Governance remains required
Even when you believe data is de‑identified, document assumptions, approvals, ethics considerations, and residual risks before using or sharing outputs.
How to use this appendix
Use this as a quick orientation guide, then move to Appendix 9 for lawful pathways and Appendix 8 when a request is complex or uncertain.
Practical workflow
- Identify which privacy law(s) apply to your organisation and dataset.
- Determine whether remaining re‑identification risk is more than “very low”.
- Select a lawful pathway for use/disclosure and document approvals.
- Apply technical, contractual, and operational controls for residual risk.
Important rule of thumb
If re‑identification risk remains more than very low, treat the synthetic data as personal information and use an appropriate lawful pathway before use or sharing.
Privacy laws commonly encountered
This is a governance-oriented summary (not legal advice).
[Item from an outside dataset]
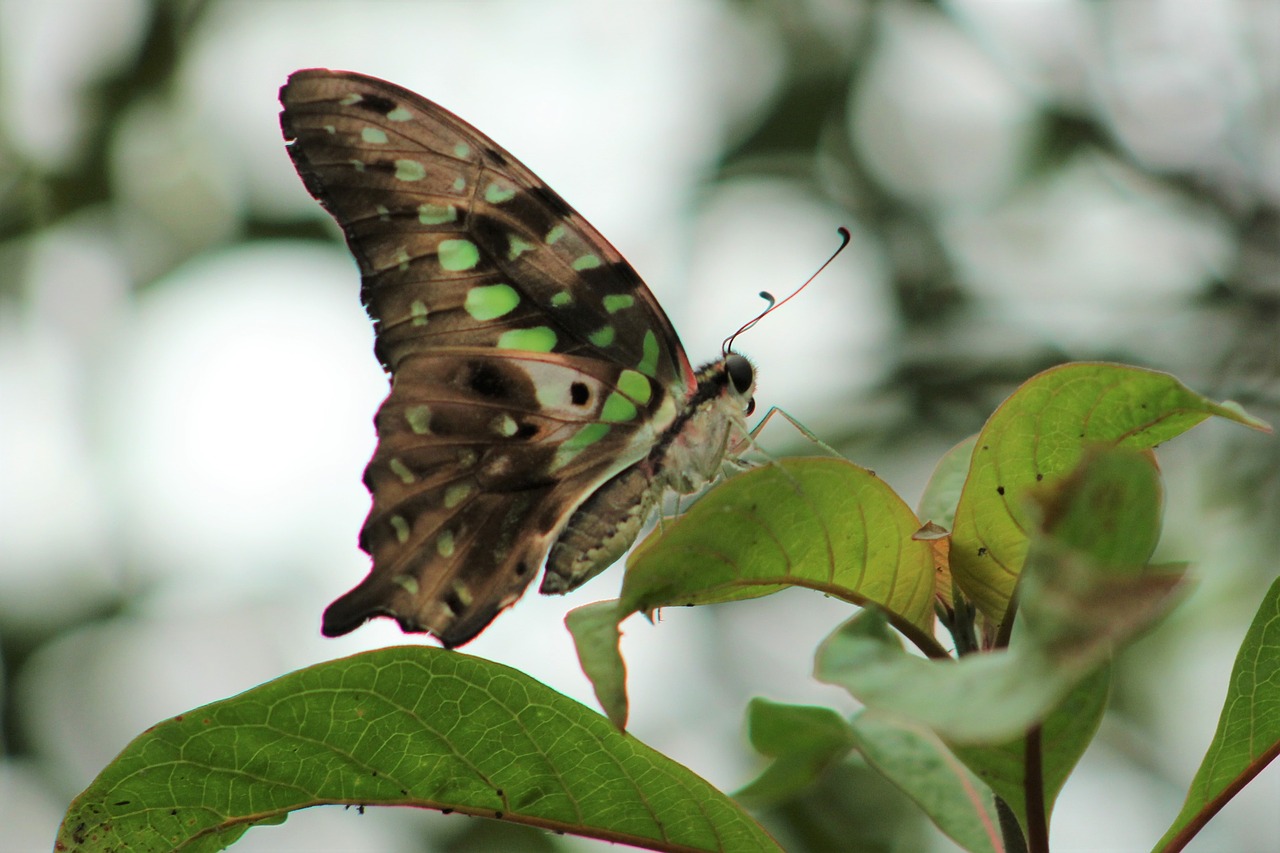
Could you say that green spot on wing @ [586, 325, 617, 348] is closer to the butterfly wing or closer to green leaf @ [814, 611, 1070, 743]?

Confirm applicability with your organisation’s privacy office or legal team for your specific context and data flows.
Table: laws and where they typically apply
| Jurisdiction | Instrument | Applies to | Notes |
|---|---|---|---|
| Commonwealth | Privacy Act 1988 (Cth) + Australian Privacy Principles (APPs) | Commonwealth agencies and many private/NGO health service providers | Sets baseline principles for collection, use, disclosure, security, access and correction. |
| ACT | Information Privacy Act 2014 (ACT) + Territory Privacy Principles (TPPs) | ACT public sector agencies | Public-sector privacy framework; health information may also be regulated separately. |
| ACT | Health Records (Privacy and Access) Act 1997 (ACT) | Public and private health service providers (health information) | Health-specific privacy obligations and access rights. |
| NSW | Privacy and Personal Information Protection Act 1998 (NSW) + IPPs | NSW public sector agencies | General personal information principles for NSW agencies. |
| NSW | Health Records and Information Privacy Act 2002 (NSW) + HPPs | NSW public + private sector health service providers (health information) | Health information rules can apply even when the federal APPs also apply. |
| NT | Information Act 2002 (NT) + NT IPPs | NT public sector agencies | Includes information privacy principles for government handling of personal information. |
| QLD | Information Privacy Act 2009 (QLD) + QPPs | Queensland government agencies | Queensland privacy principles for public sector handling and disclosure. |
| SA | Premier & Cabinet Circular 12 – Information Privacy Principles Instruction | South Australian public sector agencies (policy-based) | No dedicated privacy statute; mandatory instruction establishes binding principles. |
| TAS | Personal Information Protection Act 2004 (Tas) + PIPPs | Tasmanian public sector agencies | Public-sector privacy obligations for personal information handling. |
| VIC | Privacy and Data Protection Act 2014 (Vic) + IPPs | Victorian public sector organisations | General personal information handling obligations for Victorian public sector. |
| VIC | Health Records Act 2001 (Vic) + HPPs | Public and private health service providers (health information) | Health-specific principles often apply alongside other governance requirements. |
| WA | Privacy and Responsible Information Sharing Act 2024 (WA) | WA public sector organisations (commencement expected 2026) | Introduces comprehensive privacy obligations and a responsible information sharing framework. |
Next steps
When you know which law applies, move to lawful pathways and document the specific approval route, consent/authority, and any ethics requirements for your organisation and dataset.